Identification of orbital pumping from spin pumping and rectification effects

TL;DR

This paper demonstrates experimental methods to distinguish orbital pumping from spin pumping and rectification effects in bilayer structures, advancing the understanding of pure orbital current generation from ferromagnets.

Contribution

It introduces techniques to separate orbital pumping signals from spin-related effects by analyzing voltage angular and spatial dependencies.

Findings

Sign reversal of voltage indicates orbital pumping presence.

Distinct angular dependence differentiates orbital from spin effects.

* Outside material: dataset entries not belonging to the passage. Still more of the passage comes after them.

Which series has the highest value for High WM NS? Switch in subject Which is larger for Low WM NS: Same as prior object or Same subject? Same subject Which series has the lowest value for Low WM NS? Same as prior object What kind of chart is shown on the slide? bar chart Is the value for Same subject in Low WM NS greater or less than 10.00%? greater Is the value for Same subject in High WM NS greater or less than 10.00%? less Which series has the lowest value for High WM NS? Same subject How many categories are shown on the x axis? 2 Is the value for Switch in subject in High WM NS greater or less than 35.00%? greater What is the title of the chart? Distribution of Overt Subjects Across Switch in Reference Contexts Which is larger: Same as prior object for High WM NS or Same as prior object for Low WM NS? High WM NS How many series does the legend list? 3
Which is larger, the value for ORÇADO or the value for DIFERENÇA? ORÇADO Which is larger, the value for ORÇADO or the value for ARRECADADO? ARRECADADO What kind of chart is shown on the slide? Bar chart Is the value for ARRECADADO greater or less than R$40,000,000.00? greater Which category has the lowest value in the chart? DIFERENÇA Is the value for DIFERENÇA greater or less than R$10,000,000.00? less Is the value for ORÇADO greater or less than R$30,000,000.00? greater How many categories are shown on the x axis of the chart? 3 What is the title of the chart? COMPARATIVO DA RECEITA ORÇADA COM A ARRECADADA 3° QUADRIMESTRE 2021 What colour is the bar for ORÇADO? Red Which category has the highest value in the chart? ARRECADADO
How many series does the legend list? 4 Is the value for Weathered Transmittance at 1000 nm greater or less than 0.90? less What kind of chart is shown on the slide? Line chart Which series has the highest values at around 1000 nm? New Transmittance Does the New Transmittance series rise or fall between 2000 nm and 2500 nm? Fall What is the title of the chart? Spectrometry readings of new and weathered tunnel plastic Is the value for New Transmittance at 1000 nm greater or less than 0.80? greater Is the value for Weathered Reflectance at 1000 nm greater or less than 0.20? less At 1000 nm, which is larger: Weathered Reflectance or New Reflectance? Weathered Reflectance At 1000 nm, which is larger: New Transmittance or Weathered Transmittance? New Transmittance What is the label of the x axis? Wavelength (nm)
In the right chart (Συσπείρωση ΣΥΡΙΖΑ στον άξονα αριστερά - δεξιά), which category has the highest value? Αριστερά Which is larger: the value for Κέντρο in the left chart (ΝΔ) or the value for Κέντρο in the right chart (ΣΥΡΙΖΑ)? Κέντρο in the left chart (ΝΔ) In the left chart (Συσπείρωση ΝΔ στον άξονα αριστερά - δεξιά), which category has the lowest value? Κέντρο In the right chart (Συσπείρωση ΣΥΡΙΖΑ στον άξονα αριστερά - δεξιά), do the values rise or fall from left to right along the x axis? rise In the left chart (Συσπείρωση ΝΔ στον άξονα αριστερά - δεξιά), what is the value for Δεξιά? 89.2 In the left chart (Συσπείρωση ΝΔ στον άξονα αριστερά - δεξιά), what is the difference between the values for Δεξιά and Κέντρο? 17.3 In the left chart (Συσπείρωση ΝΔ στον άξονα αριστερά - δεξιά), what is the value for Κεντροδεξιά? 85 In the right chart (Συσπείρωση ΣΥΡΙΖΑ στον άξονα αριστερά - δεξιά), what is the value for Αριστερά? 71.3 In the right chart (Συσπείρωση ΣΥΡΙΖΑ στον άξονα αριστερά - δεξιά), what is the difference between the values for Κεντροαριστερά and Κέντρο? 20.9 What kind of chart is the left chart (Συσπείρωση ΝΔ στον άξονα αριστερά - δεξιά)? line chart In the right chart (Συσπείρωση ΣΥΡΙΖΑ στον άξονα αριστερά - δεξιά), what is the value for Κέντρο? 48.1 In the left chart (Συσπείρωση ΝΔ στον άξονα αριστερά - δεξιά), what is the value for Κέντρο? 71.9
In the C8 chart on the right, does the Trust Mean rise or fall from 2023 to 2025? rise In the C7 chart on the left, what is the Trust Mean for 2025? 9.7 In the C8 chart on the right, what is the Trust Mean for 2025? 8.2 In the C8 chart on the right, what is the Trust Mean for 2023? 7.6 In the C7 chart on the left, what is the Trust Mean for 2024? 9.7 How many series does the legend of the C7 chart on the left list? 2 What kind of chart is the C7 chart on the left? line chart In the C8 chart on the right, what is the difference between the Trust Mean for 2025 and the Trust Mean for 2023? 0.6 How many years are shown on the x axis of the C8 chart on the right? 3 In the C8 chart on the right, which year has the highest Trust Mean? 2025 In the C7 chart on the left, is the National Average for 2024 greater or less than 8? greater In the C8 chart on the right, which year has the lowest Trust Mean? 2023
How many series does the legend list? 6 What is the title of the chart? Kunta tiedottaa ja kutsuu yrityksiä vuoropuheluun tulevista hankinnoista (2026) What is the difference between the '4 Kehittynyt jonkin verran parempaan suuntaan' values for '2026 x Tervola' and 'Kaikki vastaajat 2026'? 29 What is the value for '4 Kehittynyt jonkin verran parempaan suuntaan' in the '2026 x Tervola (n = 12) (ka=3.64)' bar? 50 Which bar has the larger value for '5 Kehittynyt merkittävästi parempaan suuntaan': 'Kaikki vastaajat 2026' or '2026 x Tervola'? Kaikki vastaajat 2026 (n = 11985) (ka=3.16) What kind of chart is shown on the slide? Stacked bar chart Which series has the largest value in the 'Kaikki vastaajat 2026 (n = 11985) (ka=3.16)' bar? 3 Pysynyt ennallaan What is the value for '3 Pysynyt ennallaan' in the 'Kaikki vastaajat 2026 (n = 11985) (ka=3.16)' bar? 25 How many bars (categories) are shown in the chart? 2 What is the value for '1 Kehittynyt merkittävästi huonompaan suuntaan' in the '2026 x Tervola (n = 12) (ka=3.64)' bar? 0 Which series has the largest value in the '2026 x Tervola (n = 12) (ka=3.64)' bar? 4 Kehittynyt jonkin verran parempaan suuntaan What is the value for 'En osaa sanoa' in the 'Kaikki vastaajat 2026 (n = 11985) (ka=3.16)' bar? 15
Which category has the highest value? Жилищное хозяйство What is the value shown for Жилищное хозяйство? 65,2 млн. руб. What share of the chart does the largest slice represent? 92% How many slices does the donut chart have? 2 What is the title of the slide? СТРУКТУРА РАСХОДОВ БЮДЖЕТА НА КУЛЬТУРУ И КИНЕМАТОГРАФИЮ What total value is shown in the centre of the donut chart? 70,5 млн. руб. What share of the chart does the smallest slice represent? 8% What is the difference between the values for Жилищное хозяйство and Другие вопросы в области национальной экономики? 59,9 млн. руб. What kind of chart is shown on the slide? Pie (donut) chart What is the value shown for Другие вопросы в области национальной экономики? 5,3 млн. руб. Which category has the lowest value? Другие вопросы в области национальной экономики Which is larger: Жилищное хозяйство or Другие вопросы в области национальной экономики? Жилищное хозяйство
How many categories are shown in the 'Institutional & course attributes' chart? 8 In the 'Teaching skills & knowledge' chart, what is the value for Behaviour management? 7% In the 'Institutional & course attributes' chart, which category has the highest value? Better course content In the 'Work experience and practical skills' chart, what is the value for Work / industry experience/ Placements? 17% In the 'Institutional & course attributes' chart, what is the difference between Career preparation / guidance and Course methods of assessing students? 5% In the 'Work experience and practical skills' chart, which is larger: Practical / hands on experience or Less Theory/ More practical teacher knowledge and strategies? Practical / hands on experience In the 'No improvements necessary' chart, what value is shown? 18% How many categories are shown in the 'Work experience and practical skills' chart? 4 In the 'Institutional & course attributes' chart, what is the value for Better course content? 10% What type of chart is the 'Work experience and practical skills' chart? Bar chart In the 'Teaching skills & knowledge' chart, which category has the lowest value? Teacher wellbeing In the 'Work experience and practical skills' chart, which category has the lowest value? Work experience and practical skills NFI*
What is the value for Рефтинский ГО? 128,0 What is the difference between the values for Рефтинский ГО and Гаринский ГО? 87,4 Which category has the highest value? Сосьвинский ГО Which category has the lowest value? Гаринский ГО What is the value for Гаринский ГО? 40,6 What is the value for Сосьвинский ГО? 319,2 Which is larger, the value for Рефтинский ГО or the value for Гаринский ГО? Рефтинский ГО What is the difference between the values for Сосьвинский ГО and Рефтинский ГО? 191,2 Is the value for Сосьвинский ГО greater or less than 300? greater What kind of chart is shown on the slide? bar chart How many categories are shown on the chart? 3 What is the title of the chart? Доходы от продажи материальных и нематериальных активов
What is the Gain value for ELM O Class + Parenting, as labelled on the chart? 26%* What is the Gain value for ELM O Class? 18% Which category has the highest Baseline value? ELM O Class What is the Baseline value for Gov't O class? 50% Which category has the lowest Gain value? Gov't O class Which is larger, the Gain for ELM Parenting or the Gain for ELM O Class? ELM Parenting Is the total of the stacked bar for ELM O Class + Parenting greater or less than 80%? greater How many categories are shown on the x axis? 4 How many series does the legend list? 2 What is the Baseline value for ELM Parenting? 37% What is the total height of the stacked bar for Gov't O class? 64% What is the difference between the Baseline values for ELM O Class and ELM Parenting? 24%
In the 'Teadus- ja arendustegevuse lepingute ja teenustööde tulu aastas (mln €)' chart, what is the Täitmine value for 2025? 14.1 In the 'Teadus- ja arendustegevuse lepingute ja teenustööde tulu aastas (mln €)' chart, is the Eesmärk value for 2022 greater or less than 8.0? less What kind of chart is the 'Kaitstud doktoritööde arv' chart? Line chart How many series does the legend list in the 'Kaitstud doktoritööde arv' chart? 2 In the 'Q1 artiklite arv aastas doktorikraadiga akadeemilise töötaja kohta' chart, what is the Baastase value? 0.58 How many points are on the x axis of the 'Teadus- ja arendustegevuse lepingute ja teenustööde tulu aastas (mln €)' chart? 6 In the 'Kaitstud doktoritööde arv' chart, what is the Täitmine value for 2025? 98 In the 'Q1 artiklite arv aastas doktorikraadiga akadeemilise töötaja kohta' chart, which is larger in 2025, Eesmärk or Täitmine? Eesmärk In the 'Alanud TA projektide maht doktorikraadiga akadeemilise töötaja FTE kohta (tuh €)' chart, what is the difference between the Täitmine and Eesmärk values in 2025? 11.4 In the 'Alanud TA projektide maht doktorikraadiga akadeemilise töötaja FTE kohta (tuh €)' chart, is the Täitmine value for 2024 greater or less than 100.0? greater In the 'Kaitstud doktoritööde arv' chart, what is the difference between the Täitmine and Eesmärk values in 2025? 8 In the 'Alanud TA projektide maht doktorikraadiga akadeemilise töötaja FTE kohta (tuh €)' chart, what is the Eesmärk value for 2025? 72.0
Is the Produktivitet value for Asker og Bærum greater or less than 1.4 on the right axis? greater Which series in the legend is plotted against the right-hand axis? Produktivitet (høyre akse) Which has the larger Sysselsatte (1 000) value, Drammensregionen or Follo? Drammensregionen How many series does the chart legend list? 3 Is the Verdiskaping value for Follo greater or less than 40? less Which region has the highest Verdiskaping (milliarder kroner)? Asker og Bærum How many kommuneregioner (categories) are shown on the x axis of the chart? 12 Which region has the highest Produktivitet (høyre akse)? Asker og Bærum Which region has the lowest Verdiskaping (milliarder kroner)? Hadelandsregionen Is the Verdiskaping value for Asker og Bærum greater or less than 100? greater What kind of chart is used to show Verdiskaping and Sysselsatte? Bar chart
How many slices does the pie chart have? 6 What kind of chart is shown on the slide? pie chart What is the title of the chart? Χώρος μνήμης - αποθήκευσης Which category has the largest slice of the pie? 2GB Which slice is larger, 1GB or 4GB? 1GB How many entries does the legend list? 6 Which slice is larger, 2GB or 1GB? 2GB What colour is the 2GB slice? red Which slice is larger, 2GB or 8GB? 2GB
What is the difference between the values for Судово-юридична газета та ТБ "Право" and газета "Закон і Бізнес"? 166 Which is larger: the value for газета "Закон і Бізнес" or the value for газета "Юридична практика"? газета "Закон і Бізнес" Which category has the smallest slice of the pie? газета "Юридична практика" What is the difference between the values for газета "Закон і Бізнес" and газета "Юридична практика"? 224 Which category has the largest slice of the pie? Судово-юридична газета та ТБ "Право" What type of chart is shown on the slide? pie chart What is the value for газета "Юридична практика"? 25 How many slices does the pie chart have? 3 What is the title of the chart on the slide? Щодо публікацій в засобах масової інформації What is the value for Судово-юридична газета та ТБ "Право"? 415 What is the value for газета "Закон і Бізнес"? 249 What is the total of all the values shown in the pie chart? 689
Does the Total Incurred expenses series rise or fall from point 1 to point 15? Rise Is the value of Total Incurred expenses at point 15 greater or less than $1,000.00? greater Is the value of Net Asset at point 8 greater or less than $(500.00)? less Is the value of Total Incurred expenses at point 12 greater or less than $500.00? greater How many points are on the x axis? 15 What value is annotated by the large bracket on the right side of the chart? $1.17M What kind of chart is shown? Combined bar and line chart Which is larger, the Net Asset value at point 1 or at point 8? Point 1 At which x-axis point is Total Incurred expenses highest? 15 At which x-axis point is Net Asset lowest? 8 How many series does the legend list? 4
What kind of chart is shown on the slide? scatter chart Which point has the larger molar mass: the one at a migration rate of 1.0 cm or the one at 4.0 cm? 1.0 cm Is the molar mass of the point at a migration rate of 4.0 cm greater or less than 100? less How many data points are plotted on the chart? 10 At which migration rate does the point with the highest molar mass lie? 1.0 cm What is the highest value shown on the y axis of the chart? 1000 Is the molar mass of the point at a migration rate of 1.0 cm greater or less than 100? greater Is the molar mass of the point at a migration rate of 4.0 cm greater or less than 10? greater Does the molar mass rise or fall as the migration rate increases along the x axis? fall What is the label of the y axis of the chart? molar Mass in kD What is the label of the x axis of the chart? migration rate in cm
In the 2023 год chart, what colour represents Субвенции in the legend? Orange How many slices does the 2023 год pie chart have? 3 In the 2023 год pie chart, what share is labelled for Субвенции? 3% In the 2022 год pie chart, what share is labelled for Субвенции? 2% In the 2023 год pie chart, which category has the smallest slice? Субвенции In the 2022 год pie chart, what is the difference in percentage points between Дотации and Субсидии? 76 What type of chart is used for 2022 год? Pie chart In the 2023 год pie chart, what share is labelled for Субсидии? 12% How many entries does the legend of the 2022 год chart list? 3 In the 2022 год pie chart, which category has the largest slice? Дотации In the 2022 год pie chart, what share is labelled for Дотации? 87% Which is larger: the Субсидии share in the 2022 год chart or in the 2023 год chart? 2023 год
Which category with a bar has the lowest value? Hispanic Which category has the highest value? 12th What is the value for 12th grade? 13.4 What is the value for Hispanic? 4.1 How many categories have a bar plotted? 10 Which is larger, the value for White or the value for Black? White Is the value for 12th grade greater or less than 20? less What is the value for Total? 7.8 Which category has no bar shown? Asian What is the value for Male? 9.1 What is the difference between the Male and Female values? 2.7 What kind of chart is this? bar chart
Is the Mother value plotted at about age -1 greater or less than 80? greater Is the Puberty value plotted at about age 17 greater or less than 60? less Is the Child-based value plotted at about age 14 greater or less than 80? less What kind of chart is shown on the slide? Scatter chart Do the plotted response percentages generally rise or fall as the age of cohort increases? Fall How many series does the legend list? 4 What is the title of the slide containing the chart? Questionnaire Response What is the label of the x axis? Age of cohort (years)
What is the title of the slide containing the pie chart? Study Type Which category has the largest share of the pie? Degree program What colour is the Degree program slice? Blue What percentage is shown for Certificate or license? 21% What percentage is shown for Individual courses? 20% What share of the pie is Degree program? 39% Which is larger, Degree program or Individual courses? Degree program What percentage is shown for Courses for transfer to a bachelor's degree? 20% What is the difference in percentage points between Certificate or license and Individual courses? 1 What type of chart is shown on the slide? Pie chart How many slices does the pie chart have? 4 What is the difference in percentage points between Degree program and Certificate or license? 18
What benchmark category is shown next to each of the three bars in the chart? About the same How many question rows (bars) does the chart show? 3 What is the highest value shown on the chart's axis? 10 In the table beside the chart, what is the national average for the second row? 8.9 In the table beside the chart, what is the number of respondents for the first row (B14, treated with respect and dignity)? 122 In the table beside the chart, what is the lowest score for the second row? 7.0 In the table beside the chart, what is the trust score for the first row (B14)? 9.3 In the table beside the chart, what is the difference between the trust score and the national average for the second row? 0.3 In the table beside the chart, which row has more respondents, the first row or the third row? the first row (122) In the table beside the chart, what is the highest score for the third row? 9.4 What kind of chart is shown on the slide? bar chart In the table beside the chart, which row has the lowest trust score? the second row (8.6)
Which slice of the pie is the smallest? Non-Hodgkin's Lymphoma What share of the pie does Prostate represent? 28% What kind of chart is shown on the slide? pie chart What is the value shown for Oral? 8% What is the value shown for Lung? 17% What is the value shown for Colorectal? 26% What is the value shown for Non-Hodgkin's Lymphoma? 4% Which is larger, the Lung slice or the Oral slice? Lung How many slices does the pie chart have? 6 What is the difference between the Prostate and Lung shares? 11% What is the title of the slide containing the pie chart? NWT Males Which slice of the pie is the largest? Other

Spatial analysis helps isolate orbital pumping signals.

Abstract

The recently predicted mechanism of orbital pumping enables the generation of pure orbital current from a precessing ferromagnet (FM) without the need for electrical current injection. This orbital current can be efficiently injected into an adjacent nonmagnetic material (NM) without being hampered by electrical conductivity mismatch. However, experimentally identifying this novel effect presents significant challenges due to the substantial background contributions from spin pumping and spin rectification effects (SREs). In this work, we disentangle the effects of orbital pumping from spin pumping in bilayer structures composed of Nb/Ni and Nb/$\mathrm{Fe_{60}Co_{20}B_{20}}$ by observing a sign reversal of the measured voltage. This reversal arises from the competing signs of the spin and orbital Hall effects in the Nb. We establish methods to differentiate the pumping signal from SREs by analyzing the distinct angular dependence of the measured voltage and its spatial dependence relative to the radio frequency excitation source.